Tuesday, March 18, 2014

Experiencing Conflict About Conflict

by Rachael Phillips

Will we earthly writers also write in heaven?

 Your current sinking scene and malfunctioning computer may push you toward kicking it out the window and praying for its eternal perdition. But if you are a true writer, you probably fish computer and story out of the yew bushes and try again.

And yes, you hope we will write in heaven.

I know I do.

We will, however, need to rethink our entire approach to storytelling, because in heaven we will experience no conflict. God will have perfected our minds and natures. Our circumstances. Even our computers. Our glorified stories there will dwarf the tiny, ragged tales we patched together while on earth.

But the Rapture has not yet taken place, right? Please tell me I’m right. For my sake and my computer’s.

Thank you! [Wiping sweat off brow.] Where was I? Oh, yes. Until we go to heaven, conflict remains an important element of every story, even God’s. Conflict fuels plots, illuminates themes, fires characters, and ignites passion in readers that keep the pages turning. If you have attended recent classes, you have heard it preached like a catechism: fill your books with conflict. Every chapter. Every page. Every word. Soak your story in conflict; poke, provoke, even choke your reader with conflict.

Hmm. At this point, I experience conflict about conflict.

In real life, I try to avoid it. I may even read a novel to escape conflict. To relax. Yes, relax.

So why would I choose one in which not only the heroine and hero are at odds, but their co-workers, neighbors, weather conditions, pets, cars, appliances, zippers, and plastic wrap are engaged in all-out cosmic war?

A constant diet of conflict will give a reader ulcers—probably not an author’s intent. Unless you want to make him wish fervently for heaven, which is one form of pre-evangelism, I suppose. But real life already does that.

How about you? Do you find yourself pairing a nice evening of novel-reading with extra Zantac? Or Prozac?

Do all genres require similar amounts of conflict? In your genre, where do you draw the line?    

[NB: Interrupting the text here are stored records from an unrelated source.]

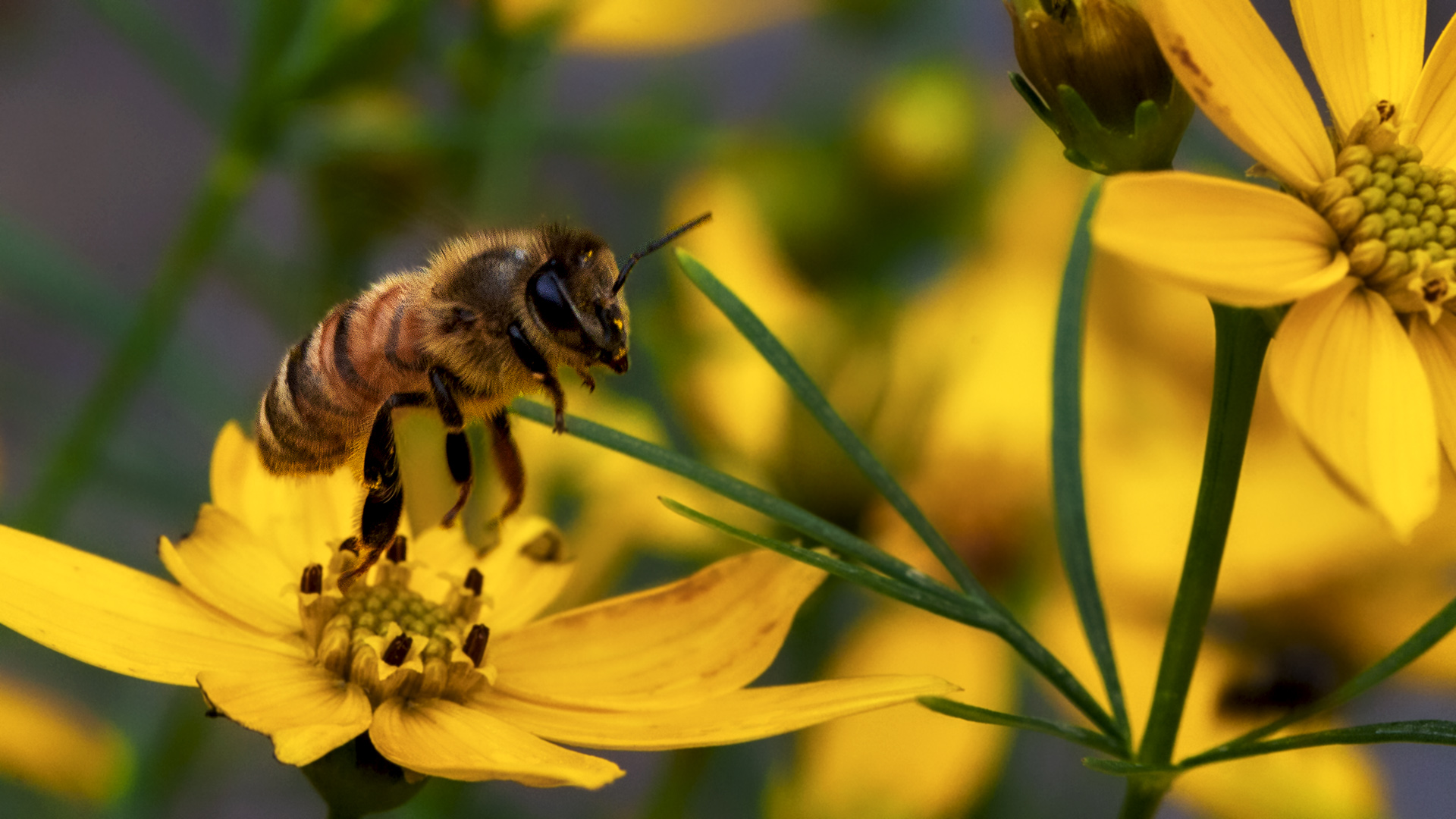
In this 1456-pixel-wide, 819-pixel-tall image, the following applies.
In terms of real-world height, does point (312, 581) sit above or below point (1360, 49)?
below

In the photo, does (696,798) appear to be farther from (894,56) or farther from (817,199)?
(894,56)

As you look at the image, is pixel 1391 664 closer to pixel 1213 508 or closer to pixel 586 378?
pixel 1213 508

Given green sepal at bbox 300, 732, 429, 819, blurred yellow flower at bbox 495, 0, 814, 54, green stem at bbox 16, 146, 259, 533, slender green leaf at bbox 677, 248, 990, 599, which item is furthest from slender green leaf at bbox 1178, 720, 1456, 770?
blurred yellow flower at bbox 495, 0, 814, 54

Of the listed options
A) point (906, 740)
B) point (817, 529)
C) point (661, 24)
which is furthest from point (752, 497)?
point (661, 24)

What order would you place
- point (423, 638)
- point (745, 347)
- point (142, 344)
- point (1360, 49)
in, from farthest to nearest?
point (745, 347)
point (142, 344)
point (423, 638)
point (1360, 49)

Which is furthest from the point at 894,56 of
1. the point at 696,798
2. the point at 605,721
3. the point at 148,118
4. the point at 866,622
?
the point at 148,118

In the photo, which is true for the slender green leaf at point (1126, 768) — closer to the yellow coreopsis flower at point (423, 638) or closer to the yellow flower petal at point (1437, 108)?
the yellow coreopsis flower at point (423, 638)

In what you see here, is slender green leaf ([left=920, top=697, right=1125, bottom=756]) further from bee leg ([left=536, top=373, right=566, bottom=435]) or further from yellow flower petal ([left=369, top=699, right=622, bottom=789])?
bee leg ([left=536, top=373, right=566, bottom=435])
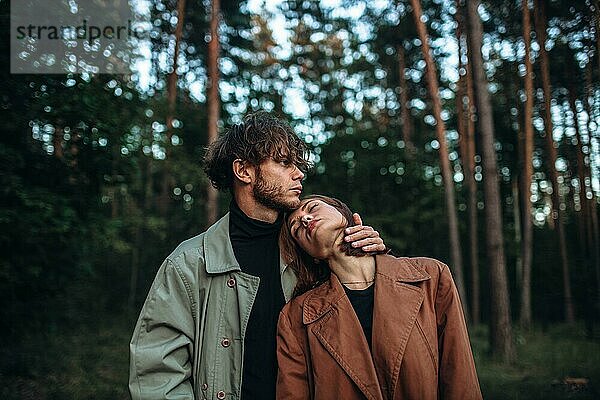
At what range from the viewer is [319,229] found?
277 centimetres

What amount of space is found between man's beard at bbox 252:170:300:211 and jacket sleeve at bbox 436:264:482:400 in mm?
819

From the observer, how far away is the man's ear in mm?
3023

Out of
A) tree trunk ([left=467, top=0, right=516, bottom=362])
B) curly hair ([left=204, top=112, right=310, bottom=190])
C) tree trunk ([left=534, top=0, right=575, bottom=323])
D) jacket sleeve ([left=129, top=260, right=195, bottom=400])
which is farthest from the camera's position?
tree trunk ([left=534, top=0, right=575, bottom=323])

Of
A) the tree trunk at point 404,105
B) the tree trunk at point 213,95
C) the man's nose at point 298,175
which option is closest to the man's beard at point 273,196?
the man's nose at point 298,175

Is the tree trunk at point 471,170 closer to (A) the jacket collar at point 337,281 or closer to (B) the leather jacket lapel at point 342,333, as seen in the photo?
(A) the jacket collar at point 337,281

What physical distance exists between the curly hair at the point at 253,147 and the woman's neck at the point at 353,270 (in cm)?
57

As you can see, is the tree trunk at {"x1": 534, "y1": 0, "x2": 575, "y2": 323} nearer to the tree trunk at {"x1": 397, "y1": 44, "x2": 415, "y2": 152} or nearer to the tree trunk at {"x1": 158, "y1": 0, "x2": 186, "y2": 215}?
the tree trunk at {"x1": 397, "y1": 44, "x2": 415, "y2": 152}

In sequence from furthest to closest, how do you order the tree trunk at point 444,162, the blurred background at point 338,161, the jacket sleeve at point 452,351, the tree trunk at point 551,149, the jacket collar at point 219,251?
the tree trunk at point 551,149 < the tree trunk at point 444,162 < the blurred background at point 338,161 < the jacket collar at point 219,251 < the jacket sleeve at point 452,351

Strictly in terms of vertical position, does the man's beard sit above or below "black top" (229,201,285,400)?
above

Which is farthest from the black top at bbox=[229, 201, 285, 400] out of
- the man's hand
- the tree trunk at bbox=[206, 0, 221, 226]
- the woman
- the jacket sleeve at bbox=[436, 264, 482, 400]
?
the tree trunk at bbox=[206, 0, 221, 226]

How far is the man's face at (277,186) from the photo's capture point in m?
2.96

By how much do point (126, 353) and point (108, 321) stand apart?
4.97m

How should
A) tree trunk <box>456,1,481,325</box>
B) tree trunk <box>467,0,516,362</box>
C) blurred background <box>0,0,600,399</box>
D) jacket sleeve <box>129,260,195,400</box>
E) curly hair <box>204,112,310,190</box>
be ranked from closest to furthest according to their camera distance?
jacket sleeve <box>129,260,195,400</box>
curly hair <box>204,112,310,190</box>
blurred background <box>0,0,600,399</box>
tree trunk <box>467,0,516,362</box>
tree trunk <box>456,1,481,325</box>

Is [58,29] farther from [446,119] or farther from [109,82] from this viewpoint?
[446,119]
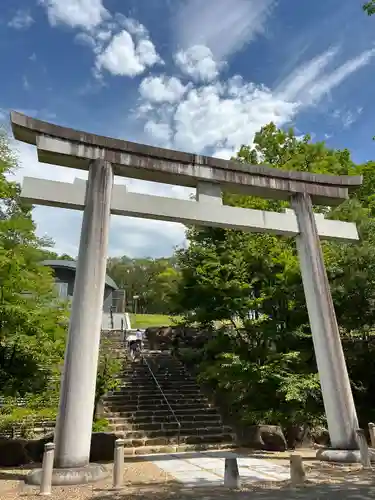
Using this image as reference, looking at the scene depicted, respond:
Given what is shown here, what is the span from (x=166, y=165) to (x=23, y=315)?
15.4 ft

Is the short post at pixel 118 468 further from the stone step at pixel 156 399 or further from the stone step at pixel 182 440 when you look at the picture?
the stone step at pixel 156 399

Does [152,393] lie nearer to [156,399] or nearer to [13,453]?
[156,399]

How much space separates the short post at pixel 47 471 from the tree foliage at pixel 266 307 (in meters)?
6.06

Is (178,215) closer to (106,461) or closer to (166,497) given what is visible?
(166,497)

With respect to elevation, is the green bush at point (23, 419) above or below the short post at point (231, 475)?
above

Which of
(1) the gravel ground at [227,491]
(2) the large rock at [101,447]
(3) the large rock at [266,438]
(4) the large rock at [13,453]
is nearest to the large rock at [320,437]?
(3) the large rock at [266,438]

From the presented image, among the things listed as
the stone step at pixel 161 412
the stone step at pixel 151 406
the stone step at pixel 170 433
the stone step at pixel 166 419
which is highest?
the stone step at pixel 151 406

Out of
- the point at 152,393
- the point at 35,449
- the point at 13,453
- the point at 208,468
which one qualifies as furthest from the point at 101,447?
the point at 152,393

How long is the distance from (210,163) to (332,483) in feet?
22.0

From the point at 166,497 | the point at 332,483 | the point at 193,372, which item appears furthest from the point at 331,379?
the point at 193,372

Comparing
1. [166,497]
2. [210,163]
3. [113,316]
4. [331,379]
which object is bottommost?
[166,497]

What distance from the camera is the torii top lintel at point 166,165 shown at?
7.89 meters

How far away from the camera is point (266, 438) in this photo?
11211 millimetres

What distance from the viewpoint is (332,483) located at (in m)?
6.12
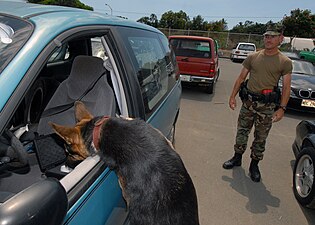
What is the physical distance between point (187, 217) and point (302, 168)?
8.12 ft

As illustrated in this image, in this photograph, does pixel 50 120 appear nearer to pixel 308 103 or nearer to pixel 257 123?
pixel 257 123

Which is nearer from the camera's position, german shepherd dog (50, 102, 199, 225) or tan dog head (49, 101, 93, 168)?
german shepherd dog (50, 102, 199, 225)

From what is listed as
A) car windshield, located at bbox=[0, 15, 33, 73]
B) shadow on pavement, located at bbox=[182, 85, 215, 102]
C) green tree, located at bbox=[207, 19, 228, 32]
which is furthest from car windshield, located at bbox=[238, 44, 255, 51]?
green tree, located at bbox=[207, 19, 228, 32]

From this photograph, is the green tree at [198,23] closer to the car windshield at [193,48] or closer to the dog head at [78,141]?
Result: the car windshield at [193,48]

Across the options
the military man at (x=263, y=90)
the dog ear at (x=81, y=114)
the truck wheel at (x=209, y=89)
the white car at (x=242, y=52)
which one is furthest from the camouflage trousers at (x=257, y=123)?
the white car at (x=242, y=52)

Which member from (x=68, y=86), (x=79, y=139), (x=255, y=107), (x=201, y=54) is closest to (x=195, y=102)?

  1. I hear you loud and clear, Rachael! First of all, I sure hope we will write in Heaven, and with constant inspiration, no critics and no reviews? Well, yay! That's the best possible scenario that I can imagine. As far as conflict, I completely agree. I think Christian romance is a genre where you want more "life" situations (that can be conflicting enough) and not constant drama, danger or life-altering situations. Most romance readers would agree, I believe. What I personally want is to relax at the end of a long day with a book that will take me into someone else's life. Intelligently written but something with which I can identify, keep my interest and make me laugh. I know you agree with that last one, especially. I rebel against the theory that as writers we must throw everything you can at your characters until there's no way they can possibly get out of it. Uh, huh. I'm not going to do it, and I'm sure MY readers would agree. Now, if I'd suddenly lose my mind and start writing another genre, then maybe I'd throw more conflict in there. But I don't believe that's going to happen. Thanks for a great post!

  2. Thanks, JoAnn, for your comments. They're keeping me thinking about this issue! That is one of the things I enjoy about romance. While we shake those heroines and heroes up at times, we also let them enjoy being together. So relaxing at the end of a tough day. I've written three mysteries now, and they need far more plot twists and tension. But I say, let those detectives (and their readers) enjoy a break or two as well!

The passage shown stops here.